**Set exercise**
Starting at the line that contains "Is (x=261, y=96)" and ending with the last line of the material, rewrite those lines as a numbered list and leave out any blank lines.

==== Recorded data

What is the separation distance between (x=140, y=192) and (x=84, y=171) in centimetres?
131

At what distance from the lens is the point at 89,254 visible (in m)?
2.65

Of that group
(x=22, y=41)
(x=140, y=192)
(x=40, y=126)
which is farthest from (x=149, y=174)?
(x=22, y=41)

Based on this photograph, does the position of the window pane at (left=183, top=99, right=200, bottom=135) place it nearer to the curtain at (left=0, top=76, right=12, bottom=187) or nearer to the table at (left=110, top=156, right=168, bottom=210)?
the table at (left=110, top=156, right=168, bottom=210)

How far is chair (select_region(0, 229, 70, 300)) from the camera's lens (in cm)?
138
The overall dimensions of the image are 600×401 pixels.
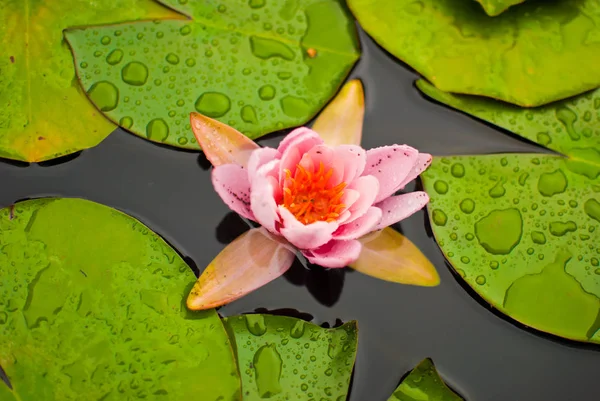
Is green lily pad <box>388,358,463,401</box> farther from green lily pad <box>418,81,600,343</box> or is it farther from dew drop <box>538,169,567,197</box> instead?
dew drop <box>538,169,567,197</box>

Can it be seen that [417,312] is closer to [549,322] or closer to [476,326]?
[476,326]

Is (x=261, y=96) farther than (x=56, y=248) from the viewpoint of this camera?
Yes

========

**Task result**
1. Is (x=261, y=96) farther than (x=56, y=248) from the viewpoint of this camera?
2. Yes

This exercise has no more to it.